─── Document segment
I was making small talk with one of my cousins on a visit to India maybe 10 years ago.
“Did you ever think about moving to the West?” I asked him. He’s a doctor in a very remote, very poor village where snakebites are the most common cause of death.
“Never,” he answered promptly and enthusiastically. “When I was young, I would lie there next to our grandmother and she would weep each night about how much she missed her son.” How much she missed my father.

My father’s immigration story is not completely unusual. He grew up in a small village, the youngest of three children. When his brother and sister had both started families and it became clear his sister’s family would need some financial assistance, his brother raised the money for my father to go to a western university and earn money to send back to the family in India. When my mother married my father, she contributed her income to the same cause without question.
My parents’ best friend in England tells stories from before I was born about how my mother would only buy carrots if they had the tops on, which their friend found odd until she realized my mother would use the tops to make carrot top curry to give them an extra meal so they could send more money back home.
I grew up wanting for nothing, but we didn’t live comfortably by middle-class American standards (I earn less than my parents did but live much more lavishly today than when I was growing up).
──────
─── Source material
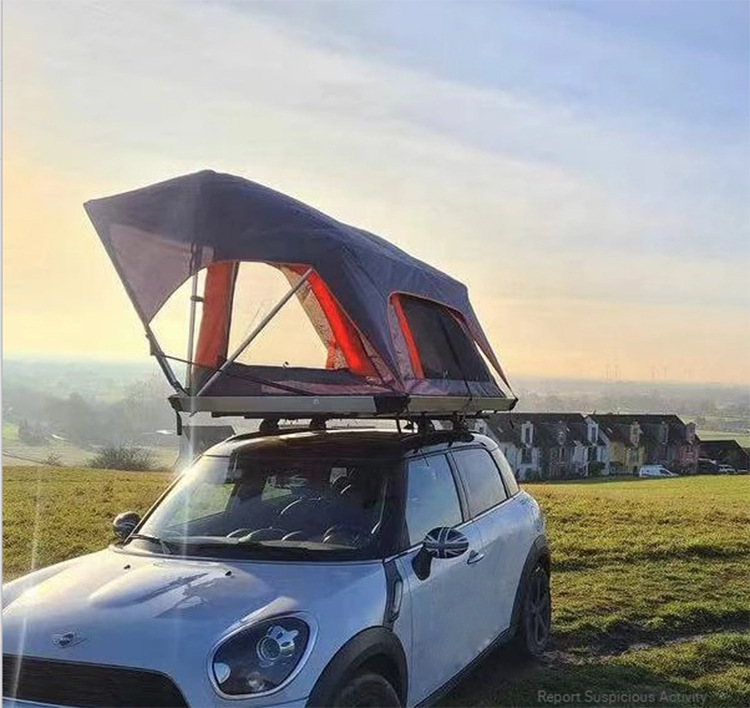 Export Car Roof Tent for 3-4 People, Fully Automatic Quick-Opening Car Tent, Soft-Top Outdoor Camping Equipment Customization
──────
• [Work instructions]:
a: Transcribe the part of the immigration story that opens with the words containing "I was making" and closes with "missed my father.".
b: According to the immigration story, what is the most common cause of death in the village where the cousin works as a doctor?
c: Write the next part of the immigration story, picking up after its final sentence.
The listing comes from a separate source, not from the immigration story.

• [Answer section]:
a:
I was making small talk with one of my cousins on a visit to India maybe 10 years ago.
“Did you ever think about moving to the West?” I asked him. He’s a doctor in a very remote, very poor village where snakebites are the most common cause of death.
“Never,” he answered promptly and enthusiastically. “When I was young, I would lie there next to our grandmother and she would weep each night about how much she missed her son.” How much she missed my father.

b: Snakebites.

c:
My grandmother knew all of this. She knew why my father had moved away, and I know she was grateful. I am really proud of how my cousins today are all flourishing, some of them doing things that give back to the community (including the doctor in the remote village and another cousin who works for the government’s pollution control division). I know my grandmother was proud, too, and I know she was grateful for my father caring so deeply about his family, and I know she loved my mother and appreciated how she cared just as deeply about his family. And she wept every night to my cousin when he was a boy about the son she loved but rarely got to see.
Tonight I joined the audience at Jose Antonio Vargas’s new film Documented: a film by an illegal immigrant undocumented American. You may have read his powerful coming out story in the New York Times in the summer of 2011 or heard him speak out about our nation’s broken immigration system. I am particularly proud that when the API (Asian Pacific Islander) community as a whole has been afraid to bring attention to the fact that unjust immigration laws adversely impact us as well as the Latino (and Black and African and European) communities, he has encouraged us to join with Dream Warriors and undocumented mothers separated from their families and the rest of the 11.3 million undocumented immigrants, 1.4 million of whom are API.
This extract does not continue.